Characterizing the Cancer Genome in Lung Adenocarcinoma.

A presentation by Peter Belenky

Based on Weir et al. Characterizing the cancer genome in lung adenocarcinoma. Nature December 2008.

Genetics 144: Oncogenomics
Dartmouth Medical School
Course Director: Charles Brenner, Ph.D.
Spring 2008

Overview

The development of cancer is defined by an accumulation of mutations that provide a growth advantage to a particular cell.  A strong argument can be made that the  progress of cancer is analogous to Darwinian evolution seen in the zoological world.  Cancer development is not an organized process and as a result each tumor is likely to have a largely unique combination of genetic alterations. Two separate adenocarcinoma tumors diagnosed by the same pathologist as being at the same stage and originating from the same cell subtype are expected to have a highly divergent genetic finger print. However within these highly variant genetic alterations there are numerous common occurrences that appear in large subsets of tumors.

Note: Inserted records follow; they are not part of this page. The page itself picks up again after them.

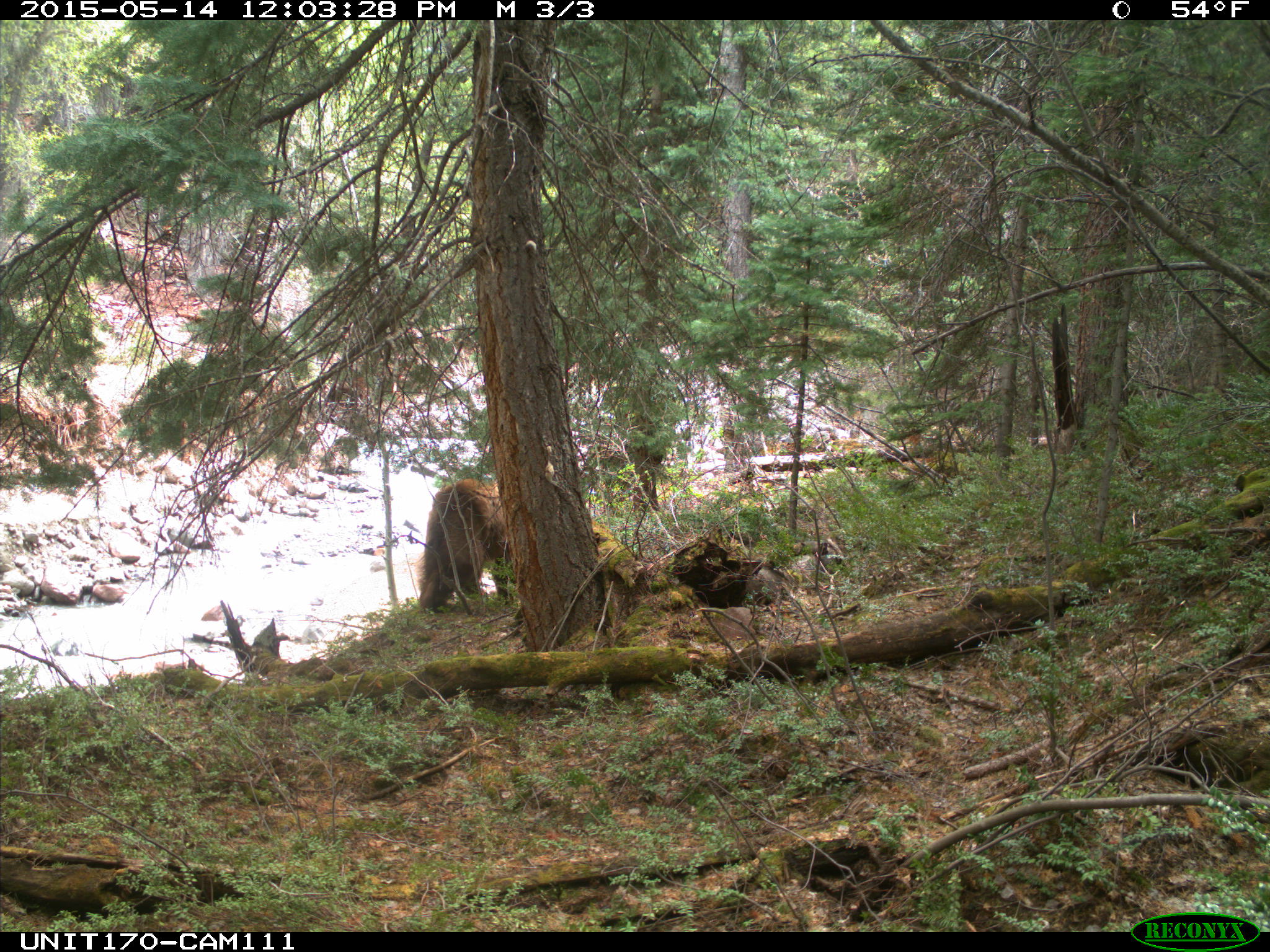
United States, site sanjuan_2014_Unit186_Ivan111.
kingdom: Animalia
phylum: Chordata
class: Mammalia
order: Carnivora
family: Ursidae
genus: Ursus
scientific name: Ursus americanus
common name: american black bear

Identifying the commonalities between tumors can shed light on the biology of cancer development, provide targets of therapy, and help improve diagnosis. Genome wide searches for genetic alterations are an increasingly popular method for identifying commonalities between cancers. The paper presented within this web page uses single nucleotide polymorphism (SNP) arrays to characterize copy-number alterations in lung adenocarcinoma. Weir et al found 26 large scale events and 31 focal events that were prevalent in their tumor samples.  Focal events contained multiple known tumor suppressers and oncogenes, in addition to some novel possible tumor suppressors and oncogenes. The most common amplification (14p13.3) contained the proposed transcription factor NRX2-1. NRX1-2 is overexpressed in multiple lung cancer cell lines where it improves cell viability and anchorage independent cell growth.   

PAB1.jpg



Introduction

        Primary lung adenocarcinoma is a non-small cell lung cancer (NSCLC), affecting the peripheral tissues of the lung. Lung adenocarcinoma accounts for 30-40% of all lung cancers. This cancer is strongly correlated with smoking, however about 25% of all patients with lung adenocarcinoma have never smoked. Surgical resection is the most common treatment and it is often paired with chemo or radiation therapy.  Depending on the choice of treatment and the stage at which the cancer was diagnosed, the five year survival rate can be anywhere from 50% to 2%.                                                                                                                                                                 Closely adapted from; Sun et al., Nature Reviews,  2007

    Nicotine derived nitrosoaminoketone NNK (Panel 1 A) is the primary mutagen produced from nicotine. NNK covalently binds to DNA forming bulky
adducts leading to numerous mutations. The most common mutations seen in lung adenocarcinoma are activating mutations in KRAS and EGFR oncogenes and disrupting mutations in the p53 tumor suppressor. Recent evidence indicates that there is a striking mutation pattern difference between smoking induced adenocarcinoma and adenocarcinoma in non-smokes. Smokers are more likely to have mutations in KRAS, where as non-smokers tend to have mutations in EGFR (Pane 1B, C). Weir et al included samples from both groups in their study.


PAB2.jpg




Results

Method

                Weir et al started with 575 DNA samples obtained from lung tumors 528 of which were diagnosed as originating from primary lung adenocarcinomas. In addition to tumor DNA, they had 439 matched and 53 unmatched normal non tumor DNA samples. Tumor and not tumor samples were collected from 8 different locations in the US and abroad. Samples in this study had an equal gender distribution, and included a broad range of patients of varying age, cancer progression, and smoking history.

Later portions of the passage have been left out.